The ID mapping file contains a mapping from the Internet Archive identifier to the Open Library Identifier. This is used in accessing the covers for the books display, which are accessed via the Open Library covers interface. A link to the cover is created by mapping the IA identifier contained in the search result CSV file to the OLID, then accessing the cover using the Open Library covers API. The IACL collection mapping was supplied to the project through prior involvement with another open source project [3]. To determine how to create such a mapping, refer to the Open Library API documentation. The mapping file is formatted as follows: <OLID field> <IAID field>, one entry per line. This file should be named iaclBookList.txt and is included in the run directory.

Installation

Install the tools by downloading and unzipping the distribution archive. It's recommended you do this in a dedicated directory to avoid overwriting files.

Usage

As packaged, the tool will generate the collection interface for web-based access. To generate an attached storage-based collection interface, see section 5.1 below. Each time the tool is run, delete *.html and *.js in the run directory, because the tool appends to the output files if they exist. The usage is:

Python genCollectionInterface.py <CSVfile> <categoryfile>

To ensure the tool is working, you can make a run using our data as follows:

 genCollectionInterface.py search.CSV categories.txt 

You will see numerous messages as the files are parsed and output is generated, when the process is completed, there will be a directory full of HTML and JavaScript files. The ones used for the interface are called <Category>Category.html, for example "Adventure and AdventurersCategory.html", or for JavaScript files, <Category>ToolTip.js, for example "Adventure and AdventurersToolTip.js" There's also a "catchall" category: "Other", where anything not in the categories.txt will go. Lastly, there's an "index.html" which is simply a list of links to the other files and may be used as a starting point for building a "category list" page, as that is not autogenerated.

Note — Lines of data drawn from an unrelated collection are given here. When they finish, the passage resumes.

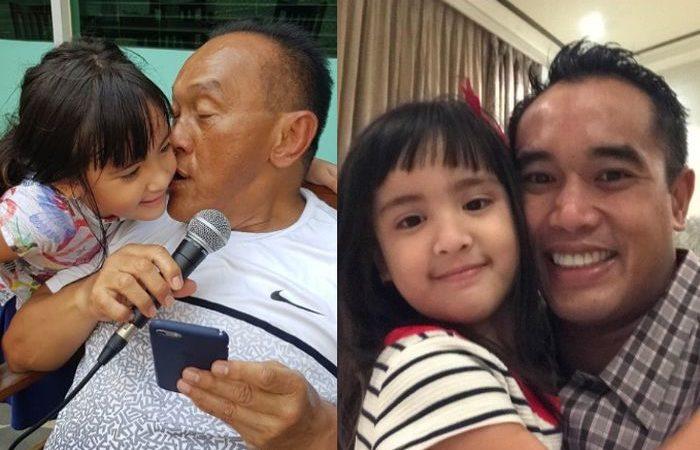 Sang Anak Sulung Kirim Pesan WhatsApp ke Kakeknya, Ardi Bakrie Beri Reaksi: Kelakuan Mikha ke Atoknya!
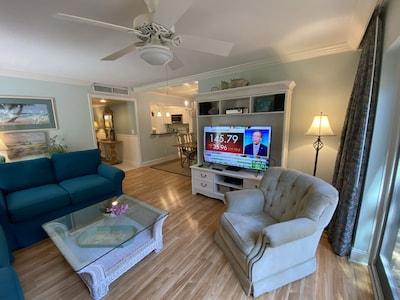 Heritage Villas, Hilton Head (and vicinity), South Carolina, United States of America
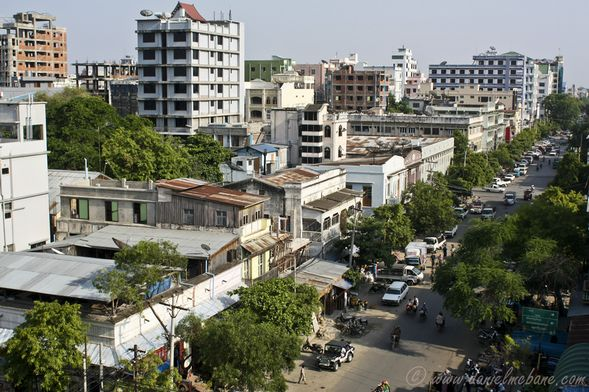 Downtown Mandalay in Myanmar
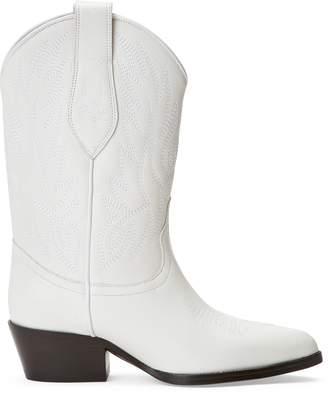 Ralph Lauren Dayna Vachetta Cowboy Boot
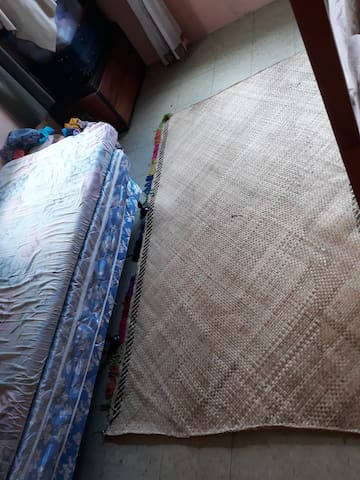 Home Stay At Suva, Fiji. Room vacant for couple.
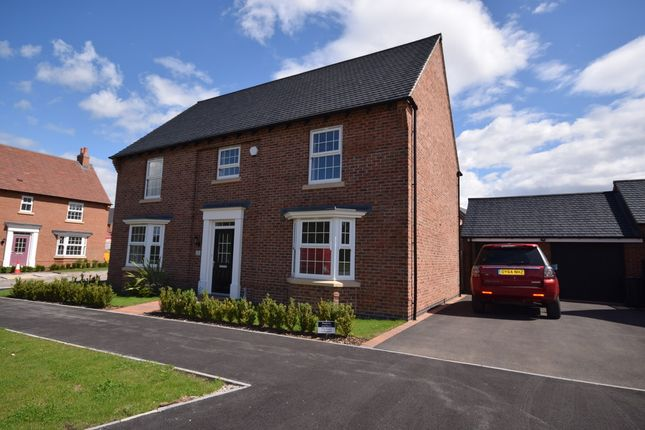 Thumbnail Detached house to rent in Galloway Road, Drakelow, Burton-On-Trent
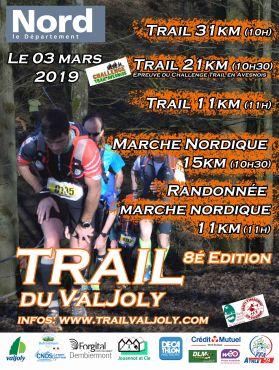 Trail du Val Joly
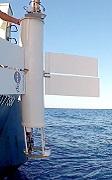 n buoyant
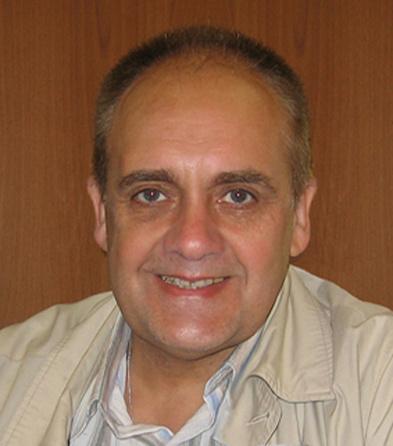 Сергей Фофанов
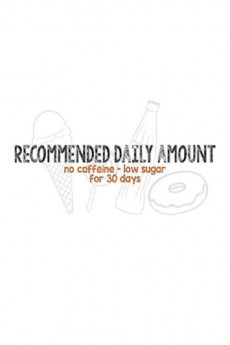 Recommended Daily Amount (2017)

Generating the attached storage interface

To generate the attached storage solution so that the collection may be accessed without a web connection, run the tool with the "-attached-storage" option. This will generate output files with the links set to download the books off the attached storage, which must be mounted on /media/LIB. On the XO, this means that you are using a USB flash drive for the attached storage and have named the volume LIB when you created it. The DJVU files should be in a /djvu subdirectory on the attached storage. There is a downloader tool that will download all the books in the collection, bookdownload.py, and another that will download all the covers, coverdownload.py. Once the downloads are completed copy all the books to the attached storage /media/LIB/djvu, and the covers to /media/lib/covers.

This solution would probably work on many installations of Linux, but very likely you'd have to change the code to reflect other storage naming conventions on other platforms, especially Windows where the paths have drive letters.

About The Collection

The Internet Archive Children's Library is a digital repository of over 3,300 digital public domain books for children from around the world. The Rural Design Collective selected a subset of these books and created a child-friendly user interface for the OLPC XO as part of their 2009 Summer Mentoring Program.